From 37824a491d73812b47dab1ec35df14c5fb74c962 Mon Sep 17 00:00:00 2001
From: markus583 <markus.frohmann@gmail.com>
Date: Tue, 23 Apr 2024 19:28:50 +0000
Subject: [PATCH] add mixed corruption strategy

---
 wtpsplit/utils.py | 32 +++++++++++++++++++-------------
 1 file changed, 19 insertions(+), 13 deletions(-)

diff --git a/wtpsplit/utils.py b/wtpsplit/utils.py
index 8c6ca4f7..abe5bbcf 100644
--- a/wtpsplit/utils.py
+++ b/wtpsplit/utils.py
@@ -1,17 +1,17 @@
 import json
+import logging
 import os
 import random
+from collections import defaultdict
 from dataclasses import dataclass, field
-from cached_property import cached_property
 from pathlib import Path
 from typing import List
-import logging
-from collections import defaultdict
 
 import numpy as np
 import pandas as pd
-from transformers import AutoTokenizer
+from cached_property import cached_property
 from mosestokenizer import MosesTokenizer
+from transformers import AutoTokenizer
 
 # same as in CANINE
 PRIMES = [31, 43, 59, 61, 73, 97, 103, 113, 137, 149, 157, 173, 181, 193, 211, 223]

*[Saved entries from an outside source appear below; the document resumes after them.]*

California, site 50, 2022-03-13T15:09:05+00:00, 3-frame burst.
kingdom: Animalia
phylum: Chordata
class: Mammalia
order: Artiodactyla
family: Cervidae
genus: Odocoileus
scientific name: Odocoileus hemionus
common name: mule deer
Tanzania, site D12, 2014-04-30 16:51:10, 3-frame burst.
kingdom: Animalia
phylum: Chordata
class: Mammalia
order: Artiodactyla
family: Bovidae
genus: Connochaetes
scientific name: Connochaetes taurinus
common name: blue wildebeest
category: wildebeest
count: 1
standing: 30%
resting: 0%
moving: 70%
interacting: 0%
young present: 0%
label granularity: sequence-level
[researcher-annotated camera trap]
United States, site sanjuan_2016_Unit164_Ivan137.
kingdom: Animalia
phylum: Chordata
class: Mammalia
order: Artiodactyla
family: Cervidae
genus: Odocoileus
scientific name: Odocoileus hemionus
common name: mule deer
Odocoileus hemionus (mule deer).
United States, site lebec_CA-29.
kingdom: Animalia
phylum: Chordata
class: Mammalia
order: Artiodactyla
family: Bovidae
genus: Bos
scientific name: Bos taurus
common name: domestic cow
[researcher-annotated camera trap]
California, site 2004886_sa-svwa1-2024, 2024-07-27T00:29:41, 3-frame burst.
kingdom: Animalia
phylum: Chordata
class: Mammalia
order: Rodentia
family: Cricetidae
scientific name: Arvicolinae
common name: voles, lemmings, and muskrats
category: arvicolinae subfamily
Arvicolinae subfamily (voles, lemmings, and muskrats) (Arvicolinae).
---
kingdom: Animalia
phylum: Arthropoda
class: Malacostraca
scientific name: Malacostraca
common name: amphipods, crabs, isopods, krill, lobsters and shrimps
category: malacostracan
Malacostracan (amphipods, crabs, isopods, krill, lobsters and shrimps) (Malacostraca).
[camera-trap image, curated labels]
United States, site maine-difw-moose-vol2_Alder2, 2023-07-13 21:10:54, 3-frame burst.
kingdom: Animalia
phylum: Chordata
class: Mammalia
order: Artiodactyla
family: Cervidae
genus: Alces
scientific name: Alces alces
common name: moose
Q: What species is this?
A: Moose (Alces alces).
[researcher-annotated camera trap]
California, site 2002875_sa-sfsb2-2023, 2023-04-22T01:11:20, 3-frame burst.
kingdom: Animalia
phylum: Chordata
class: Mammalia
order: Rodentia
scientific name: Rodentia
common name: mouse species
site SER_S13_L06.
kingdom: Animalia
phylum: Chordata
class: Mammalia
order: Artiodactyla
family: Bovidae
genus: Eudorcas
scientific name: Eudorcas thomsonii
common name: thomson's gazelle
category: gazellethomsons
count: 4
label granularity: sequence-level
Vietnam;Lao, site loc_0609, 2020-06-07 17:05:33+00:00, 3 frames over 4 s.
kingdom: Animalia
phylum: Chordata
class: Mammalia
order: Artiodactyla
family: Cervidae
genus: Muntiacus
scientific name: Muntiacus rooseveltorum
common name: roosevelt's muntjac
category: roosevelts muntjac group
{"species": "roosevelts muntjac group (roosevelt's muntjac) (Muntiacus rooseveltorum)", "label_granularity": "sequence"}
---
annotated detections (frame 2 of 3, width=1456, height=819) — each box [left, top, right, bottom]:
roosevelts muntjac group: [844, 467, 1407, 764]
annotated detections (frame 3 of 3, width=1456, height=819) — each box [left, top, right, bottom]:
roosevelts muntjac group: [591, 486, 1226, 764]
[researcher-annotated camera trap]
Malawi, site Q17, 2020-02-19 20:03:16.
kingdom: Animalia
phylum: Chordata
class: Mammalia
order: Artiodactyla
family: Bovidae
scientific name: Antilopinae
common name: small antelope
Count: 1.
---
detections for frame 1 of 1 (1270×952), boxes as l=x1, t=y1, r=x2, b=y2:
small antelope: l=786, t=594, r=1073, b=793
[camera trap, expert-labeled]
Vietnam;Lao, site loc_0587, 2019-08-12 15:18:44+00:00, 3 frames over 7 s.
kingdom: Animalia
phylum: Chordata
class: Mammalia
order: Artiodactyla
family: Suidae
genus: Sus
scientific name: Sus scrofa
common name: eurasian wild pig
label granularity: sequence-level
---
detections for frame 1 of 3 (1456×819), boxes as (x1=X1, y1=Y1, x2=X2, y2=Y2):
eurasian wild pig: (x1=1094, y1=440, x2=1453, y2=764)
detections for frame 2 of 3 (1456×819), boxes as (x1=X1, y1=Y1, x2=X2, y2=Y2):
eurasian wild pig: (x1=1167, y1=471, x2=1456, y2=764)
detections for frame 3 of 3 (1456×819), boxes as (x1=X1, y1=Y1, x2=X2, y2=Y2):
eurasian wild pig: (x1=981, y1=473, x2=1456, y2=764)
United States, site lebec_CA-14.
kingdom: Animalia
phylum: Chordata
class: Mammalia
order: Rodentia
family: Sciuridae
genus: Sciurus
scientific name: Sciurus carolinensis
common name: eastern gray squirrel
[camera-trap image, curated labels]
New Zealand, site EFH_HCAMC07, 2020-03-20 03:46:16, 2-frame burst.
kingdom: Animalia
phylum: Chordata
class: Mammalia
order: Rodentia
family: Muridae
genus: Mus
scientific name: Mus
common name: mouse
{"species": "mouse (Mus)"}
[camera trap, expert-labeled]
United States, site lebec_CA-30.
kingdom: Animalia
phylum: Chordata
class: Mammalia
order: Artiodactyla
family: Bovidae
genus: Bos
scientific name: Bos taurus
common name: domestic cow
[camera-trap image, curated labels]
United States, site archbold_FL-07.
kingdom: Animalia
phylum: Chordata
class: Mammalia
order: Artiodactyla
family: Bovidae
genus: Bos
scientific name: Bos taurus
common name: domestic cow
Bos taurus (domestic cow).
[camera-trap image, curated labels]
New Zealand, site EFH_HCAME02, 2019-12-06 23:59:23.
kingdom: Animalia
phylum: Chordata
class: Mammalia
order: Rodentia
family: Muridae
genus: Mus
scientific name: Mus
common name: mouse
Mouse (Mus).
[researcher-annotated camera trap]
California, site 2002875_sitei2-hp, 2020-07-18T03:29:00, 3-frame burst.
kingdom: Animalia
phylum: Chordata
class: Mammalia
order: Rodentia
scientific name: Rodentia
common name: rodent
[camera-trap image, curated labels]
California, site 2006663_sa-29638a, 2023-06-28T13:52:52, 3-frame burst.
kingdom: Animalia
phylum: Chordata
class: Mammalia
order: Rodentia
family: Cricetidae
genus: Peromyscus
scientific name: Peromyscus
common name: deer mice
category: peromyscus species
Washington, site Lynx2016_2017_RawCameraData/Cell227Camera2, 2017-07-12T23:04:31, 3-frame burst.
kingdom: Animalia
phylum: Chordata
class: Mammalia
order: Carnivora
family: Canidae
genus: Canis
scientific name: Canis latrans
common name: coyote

@@ -86,7 +86,8 @@ class LabelArgs:
     case_corruption_prob_after_newline: float = 0.0
     case_corruption_prob_after_punct: float = 0.0
     corrupt_entire_chunk_prob: float = 0.0
-    corrupt_entire_chunk_strategy: str = "full"
+    corrupt_entire_chunk_strategy: str = "mix"
+    corrupt_entire_chunk_prob_full: float = 0.5
 
     def __post_init__(self):
         if self.custom_punctuation_file:
@@ -239,27 +240,32 @@ def corrupt_training(
     input_ids = input_ids.copy()
     block_ids = block_ids.copy()
     if random.random() < label_args.corrupt_entire_chunk_prob:
-        # lowercase all text
+        # choose corruption strategy
+        if label_args.corrupt_entire_chunk_strategy == "mix":
+            corrupt_strategy = "full" if random.random() < label_args.corrupt_entire_chunk_prob_full else "asr"
+        else:
+            corrupt_strategy = label_args.corrupt_entire_chunk_strategy
+
         input_text = tokenizer.decode(input_ids)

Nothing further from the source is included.